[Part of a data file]
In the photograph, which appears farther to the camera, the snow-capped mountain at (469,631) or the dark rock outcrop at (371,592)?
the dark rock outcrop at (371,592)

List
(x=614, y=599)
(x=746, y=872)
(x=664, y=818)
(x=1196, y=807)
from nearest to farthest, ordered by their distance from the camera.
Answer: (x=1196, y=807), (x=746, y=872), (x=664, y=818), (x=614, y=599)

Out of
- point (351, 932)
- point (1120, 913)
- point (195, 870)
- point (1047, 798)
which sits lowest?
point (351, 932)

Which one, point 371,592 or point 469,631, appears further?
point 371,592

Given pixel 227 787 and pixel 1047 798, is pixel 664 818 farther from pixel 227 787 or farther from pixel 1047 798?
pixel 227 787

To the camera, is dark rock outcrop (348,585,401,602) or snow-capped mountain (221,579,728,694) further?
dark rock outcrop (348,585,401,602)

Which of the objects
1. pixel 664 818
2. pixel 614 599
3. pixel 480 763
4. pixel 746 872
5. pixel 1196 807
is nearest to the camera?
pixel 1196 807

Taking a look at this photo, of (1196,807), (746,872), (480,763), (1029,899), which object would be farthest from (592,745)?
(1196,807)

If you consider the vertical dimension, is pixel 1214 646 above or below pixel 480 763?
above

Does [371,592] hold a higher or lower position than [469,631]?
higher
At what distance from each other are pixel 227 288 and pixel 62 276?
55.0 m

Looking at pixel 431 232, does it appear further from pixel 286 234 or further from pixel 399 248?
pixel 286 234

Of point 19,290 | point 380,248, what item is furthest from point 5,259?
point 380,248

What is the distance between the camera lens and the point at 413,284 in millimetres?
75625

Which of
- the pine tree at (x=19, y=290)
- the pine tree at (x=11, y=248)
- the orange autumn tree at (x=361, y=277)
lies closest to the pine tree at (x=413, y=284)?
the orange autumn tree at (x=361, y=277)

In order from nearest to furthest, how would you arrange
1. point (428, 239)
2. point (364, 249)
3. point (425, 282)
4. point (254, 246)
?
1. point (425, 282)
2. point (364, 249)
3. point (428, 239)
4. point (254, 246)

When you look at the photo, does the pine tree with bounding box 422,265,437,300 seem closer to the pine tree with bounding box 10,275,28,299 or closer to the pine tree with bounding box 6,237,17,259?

Written task: Which lines run from the one containing "At what distance" to the end of the entries above? Quote exactly those, and only those.

Solution:
At what distance from each other are pixel 227 288 and pixel 62 276?
55.0 m

Looking at pixel 431 232, does it appear further from pixel 286 234 or further from pixel 399 248?
pixel 286 234

Of point 19,290 | point 380,248, what item is furthest from point 5,259?
point 380,248

What is the distance between the camera lens and the point at 413,284 in millimetres?
75625

Which of
- the pine tree at (x=19, y=290)
- the pine tree at (x=11, y=248)
- the orange autumn tree at (x=361, y=277)
lies closest to the pine tree at (x=413, y=284)?
the orange autumn tree at (x=361, y=277)

In order from nearest to furthest, how would you arrange
1. point (428, 239)
2. point (364, 249)
3. point (425, 282)
4. point (254, 246)
?
1. point (425, 282)
2. point (364, 249)
3. point (428, 239)
4. point (254, 246)

When you look at the photo, does the pine tree with bounding box 422,265,437,300 seem closer to the pine tree with bounding box 10,275,28,299 or closer to the pine tree with bounding box 6,237,17,259?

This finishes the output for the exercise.